It isn't merely the sixth-place position in the Premier League standings that has ramped up hysteria in and around Old Trafford. Nor is it the domestic cup defeats or a 2-0 loss to Olympiacos that threatens to cut short their Champions League campaign.
Naturally, an accumulation of failures both on the pitch and in the transfer market was always going to be cause for concern at a club like Manchester United, but with each successive shortcoming what is being increasingly risked is something far bigger, and considerably more definitive, than seven month's worth of poor results.
At stake is nothing less than United's sense of exceptionalism -- a mentality born out of the tragedy of the Munich Air Disaster, enhanced by Sir Matt Busby's rebuilding of the squad and fostered by the long and illustrious tenure of Sir Alex Ferguson, who turned the club into a powerhouse just as the Premier League was becoming the most lucrative division in world football.
For decades United fans, and indeed observers and neutrals, bought into the notion of exceptional status, and many of the club's most loyal followers embraced that status as a right.
But it never was -- United's dominance was, like anything else, the consequence of competent guidance and compounding events -- and that reality is becoming apparent as David Moyes, in his first season as Ferguson's successor, struggles to carry on the legacy and even the exceptionalist mindset itself.
It's an impossible task, and it appears the Glazer family that owns the club is aware of that.
Despite midweek reports in England that Moyes had only 12 matches to save his job, follow-up revelations surmised the 50-year-old would be given the chance to put his newly installed, state-of-the-art recruitment setup to work in the summer with upwards of £200 million at his disposal.
Moyes will still have five years left on his contract when the 2014-15 campaign kicks off, and no doubt the Glazers would prefer to see him not only fulfill it, but agree to an extension upon its conclusion.
Ferguson's shadow looms large, after all, and what better way for the club to emerge from it than to enjoy a lengthy, successful era under new leadership.
That Ferguson was an anomaly in modern football hasn't quite sunk in yet, and in that United may have been caught out as careless.
If Premier League rivals Chelsea have proved anything since their 2003 acquisition by Russian billionaire Roman Abramovich, it's that managerial stability has little, if any, correlation to winning trophies over an extended period.
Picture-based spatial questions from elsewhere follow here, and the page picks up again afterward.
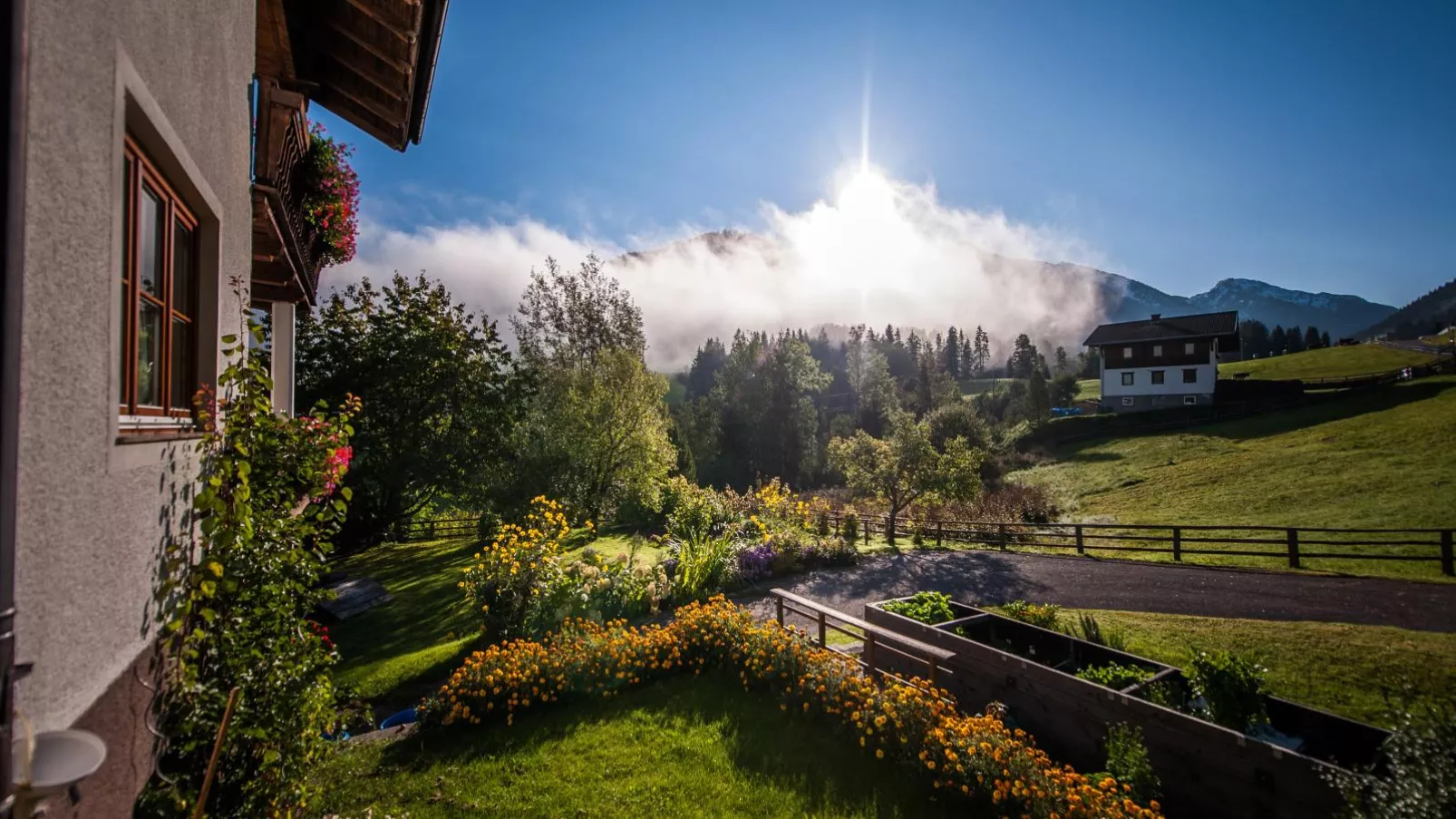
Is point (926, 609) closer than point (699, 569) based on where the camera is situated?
Yes

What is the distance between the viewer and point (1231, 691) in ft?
19.2

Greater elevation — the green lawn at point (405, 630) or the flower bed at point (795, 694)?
the flower bed at point (795, 694)

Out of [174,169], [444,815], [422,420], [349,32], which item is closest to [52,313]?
[174,169]

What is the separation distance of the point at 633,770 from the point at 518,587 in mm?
4952

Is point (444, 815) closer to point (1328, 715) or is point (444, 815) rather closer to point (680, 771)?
point (680, 771)

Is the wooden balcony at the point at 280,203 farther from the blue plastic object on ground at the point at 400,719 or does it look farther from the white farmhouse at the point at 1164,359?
the white farmhouse at the point at 1164,359

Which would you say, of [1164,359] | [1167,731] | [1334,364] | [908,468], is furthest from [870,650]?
[1334,364]

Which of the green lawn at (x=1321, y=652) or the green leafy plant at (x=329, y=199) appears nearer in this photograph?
the green leafy plant at (x=329, y=199)

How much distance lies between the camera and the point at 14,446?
1562 millimetres

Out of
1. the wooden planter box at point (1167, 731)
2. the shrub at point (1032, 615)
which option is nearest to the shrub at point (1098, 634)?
the shrub at point (1032, 615)

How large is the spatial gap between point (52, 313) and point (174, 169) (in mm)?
1610

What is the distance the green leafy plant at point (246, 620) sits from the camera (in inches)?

Over the past decade the Blues have won three titles, four FA Cups, two league cups, the Champions League and the Europa League.
United, by comparison, has claimed five titles, one FA Cup, three league cups and the Champions League.
That's one fewer trophy than the London outfit, and while Ferguson was in charge for all 10 successes at Old Trafford there were 10 managerial changes while Chelsea added 11 trophies to their Stamford Bridge cabinet.
The sudden and comprehensive fall-off United have experienced since winning a record-extending 20th title last spring has a lot to do with the fact that Moyes, the former Everton boss, was never the best candidate to take the Red Devils into a brave new world of volatility.
The six-year contract he received was proof that United remain beholden to the myth of their own exceptionalism, that he can somehow replicate the tenures of Busby and Ferguson is simply given the time to do so.
But that's not how football works these days, which is why, at present, football isn't working for Manchester United.
-- Manchester City and Paris Saint-Germain are thought to be among 76 clubs that have failed to meet UEFA's Financial Fair Play standards. But given the astronomical growth of their revenues (an asterisk in the UEFA regulations), both clubs will almost certainly get a pass from European football's governing body.